- [Stated task]
Can you swap "decorative lantern" for "hanging lantern" in the lines starting at the one containing "What is the proper" and ending at the last line, and give those lines again with nothing else changed and the pictures left out?

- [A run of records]
************

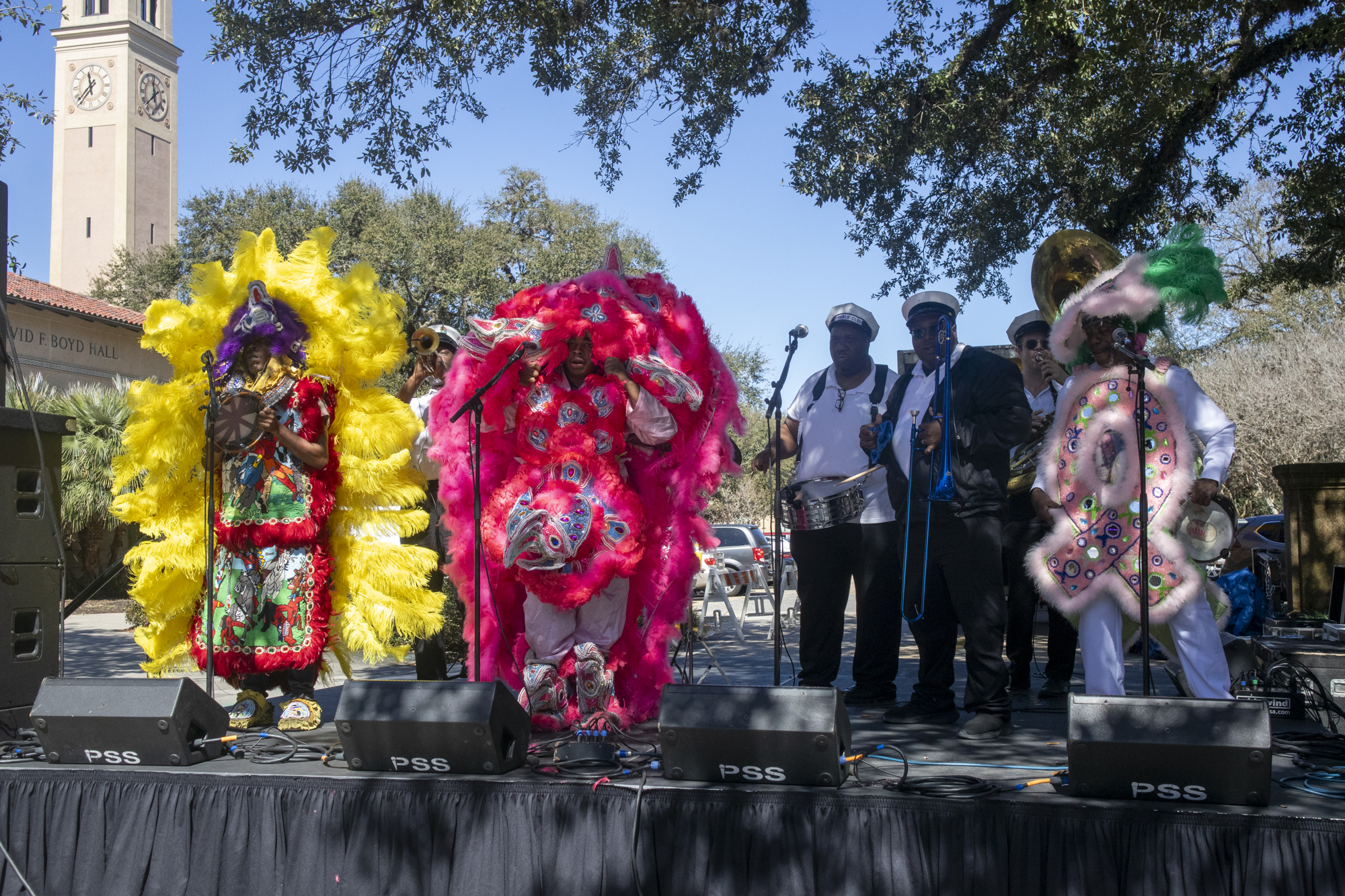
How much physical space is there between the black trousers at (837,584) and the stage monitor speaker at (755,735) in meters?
1.80

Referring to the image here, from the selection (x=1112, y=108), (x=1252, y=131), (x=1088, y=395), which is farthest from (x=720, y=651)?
(x=1252, y=131)

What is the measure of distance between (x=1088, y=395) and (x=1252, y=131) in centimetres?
813

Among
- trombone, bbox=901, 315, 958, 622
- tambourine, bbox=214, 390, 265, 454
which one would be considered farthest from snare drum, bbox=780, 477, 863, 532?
tambourine, bbox=214, 390, 265, 454

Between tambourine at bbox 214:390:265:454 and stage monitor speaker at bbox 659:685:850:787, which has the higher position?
tambourine at bbox 214:390:265:454

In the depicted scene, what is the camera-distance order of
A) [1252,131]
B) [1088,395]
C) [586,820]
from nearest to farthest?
[586,820] → [1088,395] → [1252,131]

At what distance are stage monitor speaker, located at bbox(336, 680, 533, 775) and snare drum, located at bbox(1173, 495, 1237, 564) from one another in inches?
98.9

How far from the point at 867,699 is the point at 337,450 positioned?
2.80 m

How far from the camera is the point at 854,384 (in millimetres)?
5387

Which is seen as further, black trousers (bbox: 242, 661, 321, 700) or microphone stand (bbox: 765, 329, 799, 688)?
black trousers (bbox: 242, 661, 321, 700)

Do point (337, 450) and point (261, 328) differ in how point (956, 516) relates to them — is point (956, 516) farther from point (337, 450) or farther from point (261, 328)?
point (261, 328)

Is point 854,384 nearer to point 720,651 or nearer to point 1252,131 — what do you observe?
point 720,651

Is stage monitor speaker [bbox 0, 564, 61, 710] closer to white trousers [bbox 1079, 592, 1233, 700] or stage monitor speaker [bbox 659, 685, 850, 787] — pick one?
stage monitor speaker [bbox 659, 685, 850, 787]

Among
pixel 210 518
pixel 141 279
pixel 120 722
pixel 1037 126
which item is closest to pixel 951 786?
pixel 120 722

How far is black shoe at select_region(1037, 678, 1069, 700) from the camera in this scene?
5375 millimetres
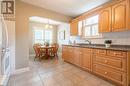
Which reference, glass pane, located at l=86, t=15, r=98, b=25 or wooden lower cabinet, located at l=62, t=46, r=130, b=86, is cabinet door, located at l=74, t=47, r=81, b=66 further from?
glass pane, located at l=86, t=15, r=98, b=25

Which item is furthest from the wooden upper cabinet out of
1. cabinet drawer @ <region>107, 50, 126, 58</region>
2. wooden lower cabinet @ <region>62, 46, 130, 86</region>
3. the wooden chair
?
cabinet drawer @ <region>107, 50, 126, 58</region>

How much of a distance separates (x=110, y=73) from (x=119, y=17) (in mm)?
1563

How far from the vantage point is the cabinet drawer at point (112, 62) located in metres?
2.27

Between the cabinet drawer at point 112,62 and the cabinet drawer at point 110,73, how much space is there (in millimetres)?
115

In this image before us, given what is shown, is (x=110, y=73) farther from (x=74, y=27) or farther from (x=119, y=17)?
(x=74, y=27)

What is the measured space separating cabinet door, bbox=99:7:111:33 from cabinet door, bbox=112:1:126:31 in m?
0.14

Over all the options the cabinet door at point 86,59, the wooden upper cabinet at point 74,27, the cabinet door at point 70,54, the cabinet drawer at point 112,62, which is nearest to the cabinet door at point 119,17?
the cabinet drawer at point 112,62

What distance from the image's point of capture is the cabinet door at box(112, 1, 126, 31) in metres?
2.62

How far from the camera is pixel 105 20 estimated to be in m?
3.18

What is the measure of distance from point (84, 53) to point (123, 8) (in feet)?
6.01

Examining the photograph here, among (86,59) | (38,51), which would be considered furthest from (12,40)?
(86,59)

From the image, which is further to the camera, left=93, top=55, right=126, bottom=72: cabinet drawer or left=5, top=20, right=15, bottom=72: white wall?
left=5, top=20, right=15, bottom=72: white wall

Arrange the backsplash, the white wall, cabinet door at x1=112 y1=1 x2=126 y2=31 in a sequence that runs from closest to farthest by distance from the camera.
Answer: cabinet door at x1=112 y1=1 x2=126 y2=31, the backsplash, the white wall

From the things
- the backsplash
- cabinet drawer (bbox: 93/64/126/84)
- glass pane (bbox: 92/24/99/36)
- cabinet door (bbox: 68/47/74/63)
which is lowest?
cabinet drawer (bbox: 93/64/126/84)
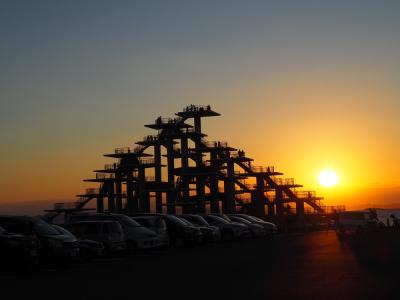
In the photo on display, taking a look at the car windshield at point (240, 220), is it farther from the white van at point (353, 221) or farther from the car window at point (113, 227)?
the car window at point (113, 227)

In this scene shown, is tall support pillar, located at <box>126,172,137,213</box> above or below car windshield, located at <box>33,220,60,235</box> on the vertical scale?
above

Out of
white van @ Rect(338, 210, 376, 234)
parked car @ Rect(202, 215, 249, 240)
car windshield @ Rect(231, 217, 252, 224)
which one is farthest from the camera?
car windshield @ Rect(231, 217, 252, 224)

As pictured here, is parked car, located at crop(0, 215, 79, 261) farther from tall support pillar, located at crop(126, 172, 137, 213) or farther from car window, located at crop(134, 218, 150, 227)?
tall support pillar, located at crop(126, 172, 137, 213)

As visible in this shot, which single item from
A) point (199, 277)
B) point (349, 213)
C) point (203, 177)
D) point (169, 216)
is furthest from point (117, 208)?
point (199, 277)

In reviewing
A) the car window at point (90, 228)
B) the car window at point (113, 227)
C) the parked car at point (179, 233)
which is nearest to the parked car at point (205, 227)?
the parked car at point (179, 233)

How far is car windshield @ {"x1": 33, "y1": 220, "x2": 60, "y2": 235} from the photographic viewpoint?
2093 centimetres

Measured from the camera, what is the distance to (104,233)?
24516 mm

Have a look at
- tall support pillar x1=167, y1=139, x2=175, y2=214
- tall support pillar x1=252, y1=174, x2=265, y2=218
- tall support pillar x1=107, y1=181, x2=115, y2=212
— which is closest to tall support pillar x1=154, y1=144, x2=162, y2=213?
tall support pillar x1=167, y1=139, x2=175, y2=214

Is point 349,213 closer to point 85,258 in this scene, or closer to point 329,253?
point 329,253

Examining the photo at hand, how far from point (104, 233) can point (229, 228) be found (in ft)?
48.2

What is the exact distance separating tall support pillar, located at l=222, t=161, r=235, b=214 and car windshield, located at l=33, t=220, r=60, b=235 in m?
55.1

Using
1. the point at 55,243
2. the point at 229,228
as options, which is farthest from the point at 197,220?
the point at 55,243

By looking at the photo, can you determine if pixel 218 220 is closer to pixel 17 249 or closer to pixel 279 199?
pixel 17 249

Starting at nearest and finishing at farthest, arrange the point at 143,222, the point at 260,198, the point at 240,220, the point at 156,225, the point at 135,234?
1. the point at 135,234
2. the point at 156,225
3. the point at 143,222
4. the point at 240,220
5. the point at 260,198
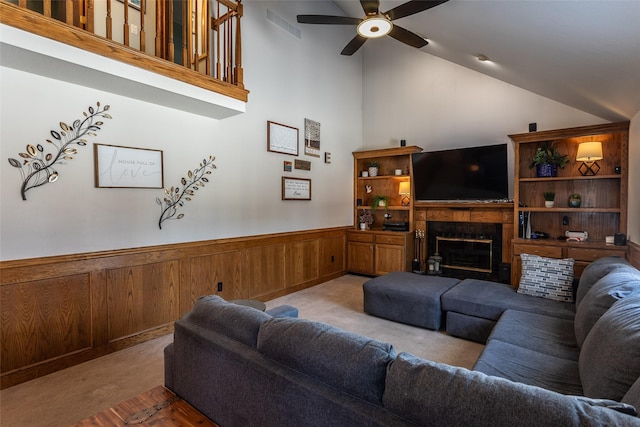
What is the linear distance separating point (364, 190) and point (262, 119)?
267 cm

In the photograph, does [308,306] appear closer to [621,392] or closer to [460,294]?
[460,294]

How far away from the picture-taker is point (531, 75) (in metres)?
3.36

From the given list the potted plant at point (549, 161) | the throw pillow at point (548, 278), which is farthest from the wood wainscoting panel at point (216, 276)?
the potted plant at point (549, 161)

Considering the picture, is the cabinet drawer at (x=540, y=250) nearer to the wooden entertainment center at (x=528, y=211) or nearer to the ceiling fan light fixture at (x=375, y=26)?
the wooden entertainment center at (x=528, y=211)

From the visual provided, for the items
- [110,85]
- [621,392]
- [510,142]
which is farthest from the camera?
[510,142]

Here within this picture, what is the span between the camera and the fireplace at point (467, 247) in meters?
4.89

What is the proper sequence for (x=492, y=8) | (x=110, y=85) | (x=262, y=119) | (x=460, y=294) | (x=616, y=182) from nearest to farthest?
(x=492, y=8), (x=110, y=85), (x=460, y=294), (x=616, y=182), (x=262, y=119)

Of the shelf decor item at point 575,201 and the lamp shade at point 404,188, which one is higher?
the lamp shade at point 404,188

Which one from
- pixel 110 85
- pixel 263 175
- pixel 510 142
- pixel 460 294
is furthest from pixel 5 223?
pixel 510 142

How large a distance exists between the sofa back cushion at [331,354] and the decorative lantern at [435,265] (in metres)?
4.42

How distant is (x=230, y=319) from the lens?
145 centimetres

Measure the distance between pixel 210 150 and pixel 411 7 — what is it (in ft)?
8.17

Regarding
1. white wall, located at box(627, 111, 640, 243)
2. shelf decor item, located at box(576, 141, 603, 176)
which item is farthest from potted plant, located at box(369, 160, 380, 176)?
white wall, located at box(627, 111, 640, 243)

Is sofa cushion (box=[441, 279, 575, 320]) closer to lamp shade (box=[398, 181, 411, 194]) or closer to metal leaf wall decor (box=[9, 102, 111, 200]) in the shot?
lamp shade (box=[398, 181, 411, 194])
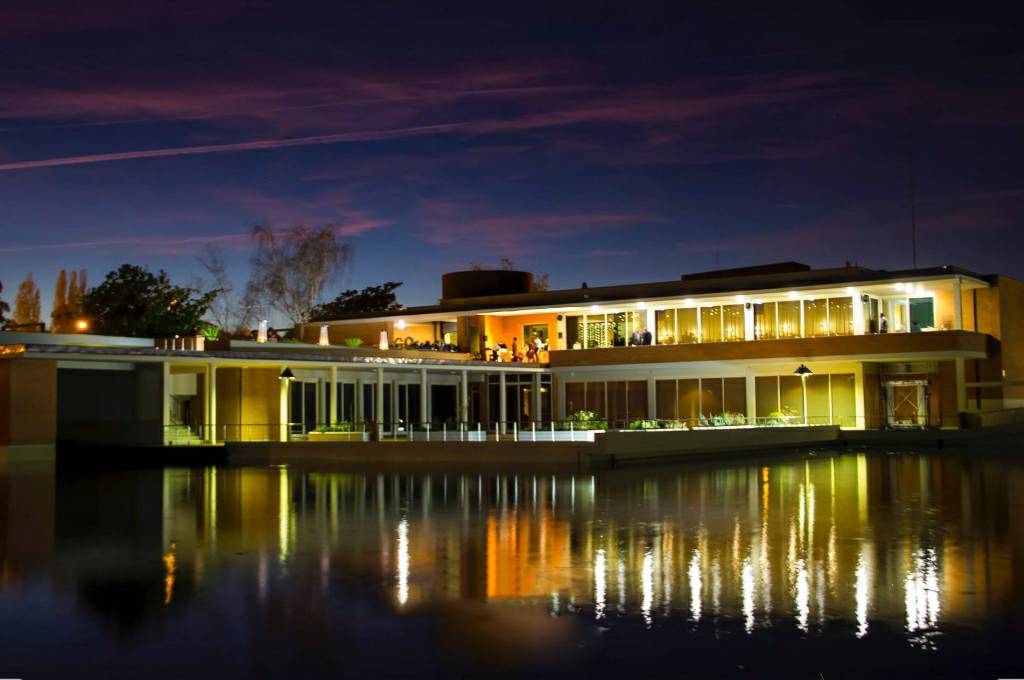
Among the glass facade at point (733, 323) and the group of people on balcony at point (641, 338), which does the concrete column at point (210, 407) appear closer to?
the group of people on balcony at point (641, 338)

************

- [Final result]
What is the proper sequence for (x=492, y=8) | (x=110, y=85) | (x=262, y=119) | (x=460, y=294) | (x=616, y=182) from nearest to farthest?
(x=492, y=8), (x=110, y=85), (x=460, y=294), (x=616, y=182), (x=262, y=119)

Of the shelf decor item at point 575,201 and the lamp shade at point 404,188, which one is higher?
the lamp shade at point 404,188

Which one from
- pixel 110 85
- pixel 263 175
- pixel 510 142
- pixel 460 294
is furthest from pixel 5 223?
pixel 510 142

How large a distance exists between the sofa back cushion at [331,354] and the hanging lantern at [435,265] (in metres)?
4.42

How distant is (x=230, y=319) from the lens?
145 centimetres

Measure the distance between pixel 210 150 and pixel 411 7 — what is it (in ft)?
8.17

Regarding
1. white wall, located at box(627, 111, 640, 243)
2. shelf decor item, located at box(576, 141, 603, 176)
which item is farthest from potted plant, located at box(369, 160, 380, 176)?
white wall, located at box(627, 111, 640, 243)

Is sofa cushion (box=[441, 279, 575, 320]) closer to lamp shade (box=[398, 181, 411, 194]) or closer to metal leaf wall decor (box=[9, 102, 111, 200]) in the shot?
lamp shade (box=[398, 181, 411, 194])
Among the glass facade at point (733, 323) and the group of people on balcony at point (641, 338), which does the concrete column at point (210, 407) appear closer to?
the group of people on balcony at point (641, 338)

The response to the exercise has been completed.